The message contained a link that DHL allegedly wanted him to click. The notification promised him he’d be taken to the DHL website so he could track his package or make alternate arrangements for delivery.
In fact, the link would have downloaded a virus to his computer.
“I was not expecting any items sent through DHL,” Brown explained to the Elliott Advocacy team. “So it raised some red flags immediately.”
Brown’s story had a happy ending. Not only did he refuse to click on the fishy link, but he also sent the suspicious message to our advocacy team to investigate. Other computer users haven’t been so lucky.
Turns out the Package Delivery Virus scam has been around since 2009, and has been reproduced to appear as if it was sent from DHL, UPS, FedEx, and the U.S. Postal Service.
Our friends at Snopes.com warn that the messages:
actually harbor malicious executable files (‘ups_invoice.exe’ or the like) and display as a Microsoft Word icon to make it appear like a harmless Word document and thereby lure recipients into clicking on it.
Parcel arrival notification scam warning
UPS also posted a warning (which has since been taken down):
Fraudulent emails adopt many different forms and are the unauthorized actions of third parties not associated with UPS. These email messages referred to as “phishing” or “spoofing” are becoming more common and may appear legitimate by incorporating company brands, colors, or other legal disclaimers.
There have been a number of fraudulent emails reported and new spoofs continue to be introduced. These types of emails point to invalid hyperlinks that are revealed when you hold your cursor over them. The invalid links may contain malware, which could potentially corrupt your computer.
These are not legitimate UPS communications, and should you receive any of these emails, do not follow any links provided or click on any attachments. Instead, simply delete the email.
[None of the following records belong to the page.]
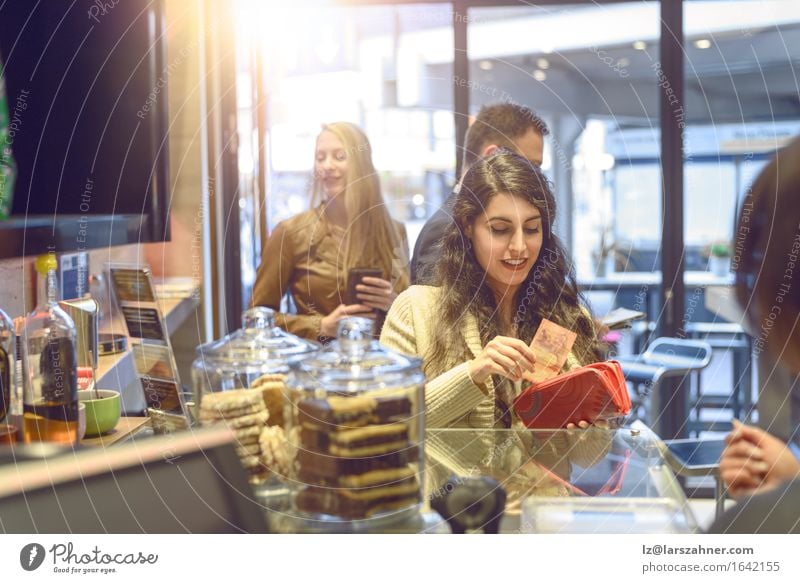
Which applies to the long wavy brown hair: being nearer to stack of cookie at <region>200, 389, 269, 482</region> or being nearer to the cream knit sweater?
the cream knit sweater

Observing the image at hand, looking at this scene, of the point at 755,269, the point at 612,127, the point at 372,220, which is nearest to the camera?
the point at 755,269

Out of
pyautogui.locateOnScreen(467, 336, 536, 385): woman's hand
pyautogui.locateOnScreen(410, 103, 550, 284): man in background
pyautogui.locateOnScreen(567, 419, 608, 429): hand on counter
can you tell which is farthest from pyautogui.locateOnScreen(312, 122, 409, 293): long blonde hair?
pyautogui.locateOnScreen(567, 419, 608, 429): hand on counter

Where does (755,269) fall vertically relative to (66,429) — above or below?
above

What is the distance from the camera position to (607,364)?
1132mm

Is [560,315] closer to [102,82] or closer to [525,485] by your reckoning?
[525,485]

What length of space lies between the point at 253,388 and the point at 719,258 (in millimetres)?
1939

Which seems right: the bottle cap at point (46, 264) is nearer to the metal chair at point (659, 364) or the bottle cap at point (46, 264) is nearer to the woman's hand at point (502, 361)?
the woman's hand at point (502, 361)

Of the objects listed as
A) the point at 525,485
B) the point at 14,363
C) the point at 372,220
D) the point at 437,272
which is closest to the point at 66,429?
the point at 14,363

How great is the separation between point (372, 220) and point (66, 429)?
3.33ft

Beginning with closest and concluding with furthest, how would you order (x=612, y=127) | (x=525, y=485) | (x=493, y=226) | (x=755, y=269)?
1. (x=525, y=485)
2. (x=755, y=269)
3. (x=493, y=226)
4. (x=612, y=127)

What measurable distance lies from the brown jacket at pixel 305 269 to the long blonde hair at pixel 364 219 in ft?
0.06
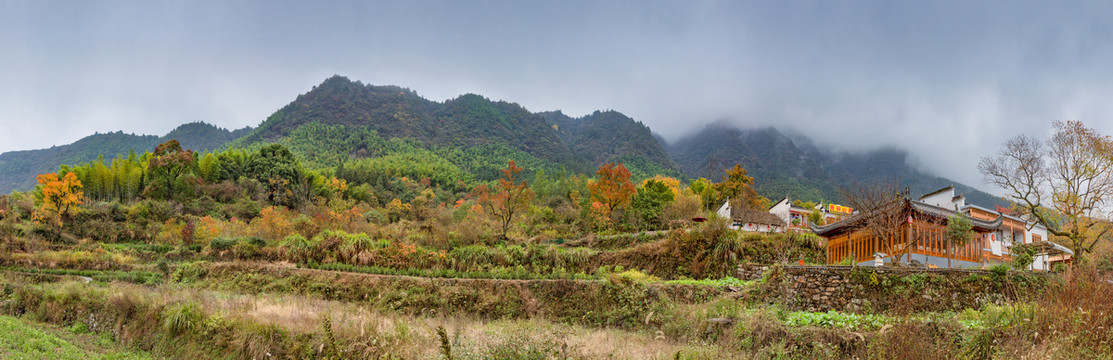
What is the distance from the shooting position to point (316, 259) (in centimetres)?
1994

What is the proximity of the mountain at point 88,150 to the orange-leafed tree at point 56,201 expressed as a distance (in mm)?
63157

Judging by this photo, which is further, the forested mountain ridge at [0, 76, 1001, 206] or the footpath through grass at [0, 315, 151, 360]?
the forested mountain ridge at [0, 76, 1001, 206]

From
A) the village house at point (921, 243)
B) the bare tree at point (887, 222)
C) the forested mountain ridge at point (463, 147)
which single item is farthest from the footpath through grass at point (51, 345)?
the forested mountain ridge at point (463, 147)

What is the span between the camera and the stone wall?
1152 cm

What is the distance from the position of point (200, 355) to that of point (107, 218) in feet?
96.9

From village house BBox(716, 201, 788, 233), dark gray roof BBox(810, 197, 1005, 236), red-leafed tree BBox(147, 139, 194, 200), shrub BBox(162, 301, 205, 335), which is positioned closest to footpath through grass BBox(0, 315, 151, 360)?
shrub BBox(162, 301, 205, 335)

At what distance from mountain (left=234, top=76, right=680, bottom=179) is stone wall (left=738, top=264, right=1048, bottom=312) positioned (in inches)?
2478

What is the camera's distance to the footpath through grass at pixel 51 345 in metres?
9.17

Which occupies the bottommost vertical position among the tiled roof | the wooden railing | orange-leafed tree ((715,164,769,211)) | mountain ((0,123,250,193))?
the wooden railing

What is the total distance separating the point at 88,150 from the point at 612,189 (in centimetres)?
10443

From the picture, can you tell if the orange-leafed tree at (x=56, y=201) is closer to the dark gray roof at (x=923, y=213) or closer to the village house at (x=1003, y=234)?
the dark gray roof at (x=923, y=213)

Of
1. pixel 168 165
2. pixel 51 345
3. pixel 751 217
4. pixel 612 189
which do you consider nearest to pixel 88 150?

If you’ve accidentally selected a link, you should run a virus scan immediately.
These shipping agents list warnings on their websites about the scam emails.
If you receive an email that indicates there is an issue with a package, go to the company website to verify the problem.
Do not click on that email
Do not click the email. Instead, open a new window and type in the website address of the company. Then click the option for tracking a package and enter (do not copy and paste) the tracking number from the email.
If the company really is trying to deliver a package to you, it will display the information. If it’s an invalid tracking number, delete the email and empty your trash. Whatever you do, don’t click the link.
One more thing: Always keep your antivirus software up-to-date — just in case.